Sparkling tears streamed behind the golden-winged angel as she fell into her android lover’s embrace. Pulsing high notes played up the melodrama of their love confessions.

Sparkling tears streamed behind the golden-winged angel as she fell into her android lover’s embrace. Pulsing high notes played up the melodrama of their love confessions.

Lexi sighed at the holographic scene. Pulling his knees up, he braced his feet on the cushions of the projection room’s L-shaped rester. His boyfriend shadowed the small end of the rester, silent and absorbing, unconcerned with the projected images as he scribbled on his handpad.

“Hey,” Lexi said.

Aaron glanced up without recognition in his hazel eyes, disconnecting slowly from his drawing. His face pulled into a charming smile. “Hello, my wonder.”

Lexi responded by pushing himself back and opening his knees. Aaron took the invitation. He dropped his drawing pad on the relative safety of the floor to settle his delicious bulk between Lexi’s lean legs. Aaron’s hard and heavy chest was cradled by most of Lexi’s scrawny torso.

Lexi raised his chin from the tickling of Aaron’s auburn hair. “Were you drawing? What is it this time?”

“You.”

“It’s always me,” Lexi said.

“Only when I don’t need to work.”

“Why?”

“Hm?” Aaron shifted.

Lexi tensed against his boyfriend’s weight, but of course Aaron was careful, bracing with an arm. Aaron’s hazel eyes darkened as his irises widened. Lexi had to look through a lock of his own black hair to watch.

“Why do you like drawing me so much?”

“It’s second best to touching you.”

The problem with this position was that Aaron could feel Lexi’s reaction.
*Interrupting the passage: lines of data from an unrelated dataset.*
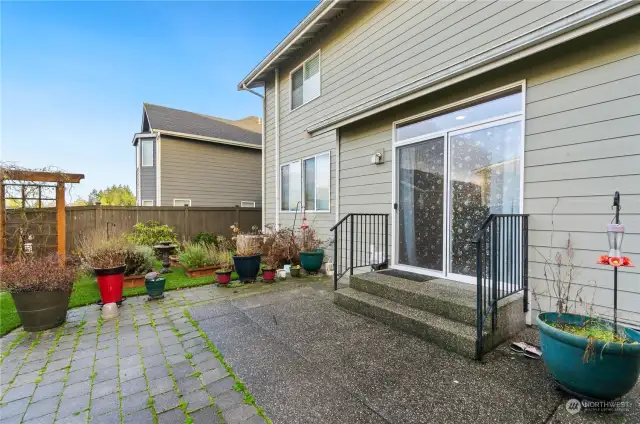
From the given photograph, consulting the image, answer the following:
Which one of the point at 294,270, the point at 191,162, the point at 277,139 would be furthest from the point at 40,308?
the point at 191,162

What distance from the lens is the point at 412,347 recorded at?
2543 mm

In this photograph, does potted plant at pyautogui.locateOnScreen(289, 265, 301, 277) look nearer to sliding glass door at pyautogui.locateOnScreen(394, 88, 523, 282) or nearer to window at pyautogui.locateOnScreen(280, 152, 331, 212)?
window at pyautogui.locateOnScreen(280, 152, 331, 212)

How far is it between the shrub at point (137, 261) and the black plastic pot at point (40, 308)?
5.51ft

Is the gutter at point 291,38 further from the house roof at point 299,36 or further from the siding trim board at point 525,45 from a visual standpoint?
the siding trim board at point 525,45

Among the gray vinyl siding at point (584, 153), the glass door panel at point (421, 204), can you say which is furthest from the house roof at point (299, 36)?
the gray vinyl siding at point (584, 153)

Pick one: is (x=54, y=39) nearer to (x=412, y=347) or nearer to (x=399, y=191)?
(x=399, y=191)

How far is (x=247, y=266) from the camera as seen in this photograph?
498 cm

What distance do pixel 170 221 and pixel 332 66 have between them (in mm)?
6888

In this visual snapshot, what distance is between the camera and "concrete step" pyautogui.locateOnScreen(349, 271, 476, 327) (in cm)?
267

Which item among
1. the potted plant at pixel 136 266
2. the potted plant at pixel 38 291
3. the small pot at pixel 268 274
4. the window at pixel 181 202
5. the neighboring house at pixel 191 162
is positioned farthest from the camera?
→ the window at pixel 181 202

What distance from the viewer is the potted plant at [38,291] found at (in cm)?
298

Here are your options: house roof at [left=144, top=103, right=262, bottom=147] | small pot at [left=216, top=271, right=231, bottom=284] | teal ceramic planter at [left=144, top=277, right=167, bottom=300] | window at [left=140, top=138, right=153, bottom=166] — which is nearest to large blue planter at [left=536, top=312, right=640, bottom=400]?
small pot at [left=216, top=271, right=231, bottom=284]

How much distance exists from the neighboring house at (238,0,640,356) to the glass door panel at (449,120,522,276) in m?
0.01

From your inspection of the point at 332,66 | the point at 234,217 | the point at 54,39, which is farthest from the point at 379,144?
the point at 54,39
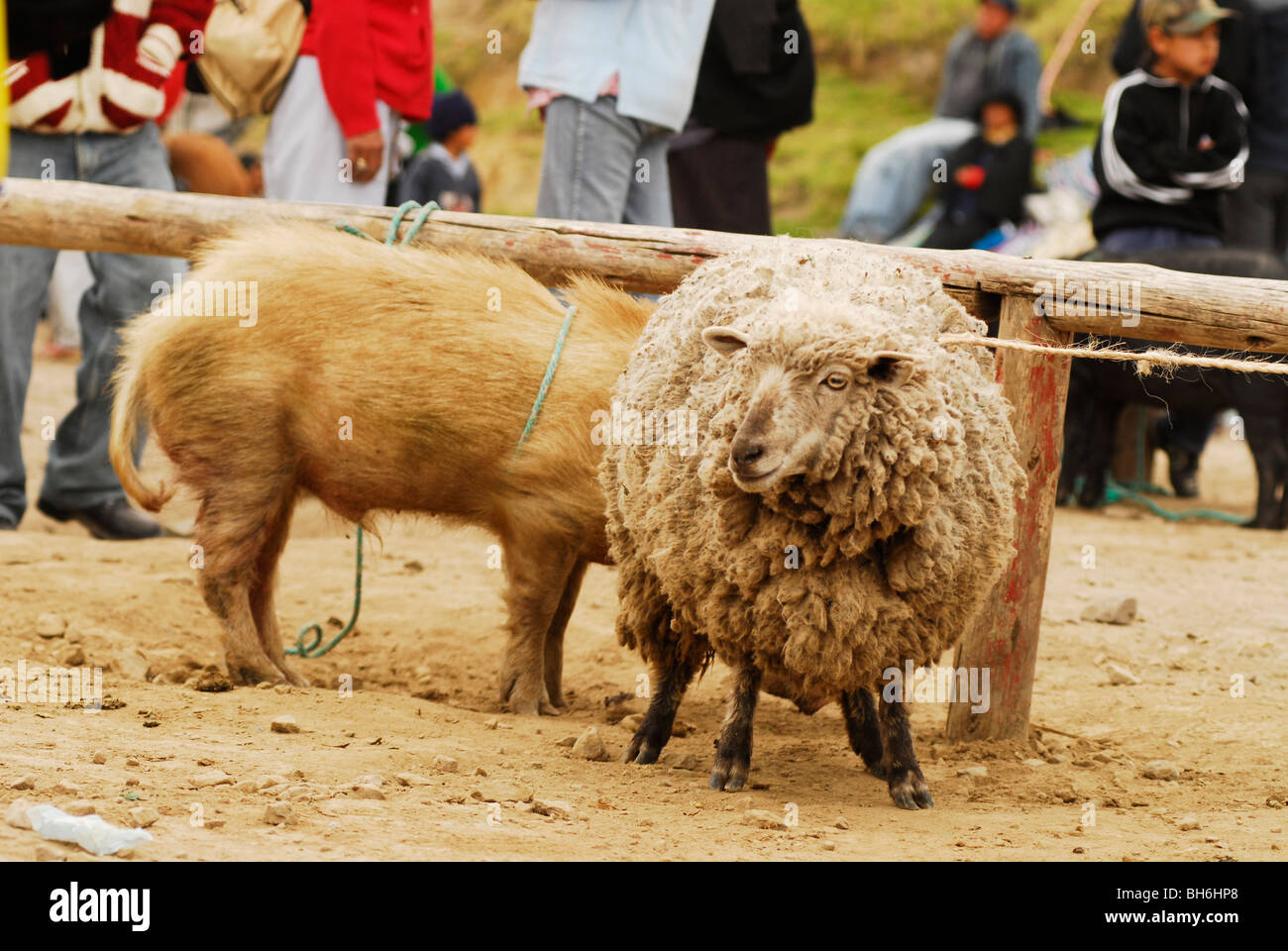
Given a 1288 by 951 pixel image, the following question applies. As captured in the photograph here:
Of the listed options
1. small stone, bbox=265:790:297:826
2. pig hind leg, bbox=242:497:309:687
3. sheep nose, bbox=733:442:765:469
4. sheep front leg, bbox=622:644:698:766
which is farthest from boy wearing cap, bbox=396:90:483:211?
small stone, bbox=265:790:297:826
Was his pounding pulse obvious? From a tiny comment, not even a suggestion?

Aaron chuckled. He remained close while pulling himself upward, the friction of contact hustling more blood downward. Kisses grazed over skin until their mouths met.

Too soon, Aaron pushed up with a blank expression that suggested he was on-hive, listening to a message.

Lexi sucked in enough breath to talk. “Did someone call you?”

“I forgot to change my settings, so an alert came through. It’s not urgent.” His palm slipped lower between them to press against Lexi’s inner thigh.

Lexi twisted under Aaron’s hand to move it outward. “Hey. If you need to answer…? Is it work or security?” The prosperous man tended to shut out his security team for cuddle time, but they were persistent. The team searched out Lexi whenever Aaron refused to respond.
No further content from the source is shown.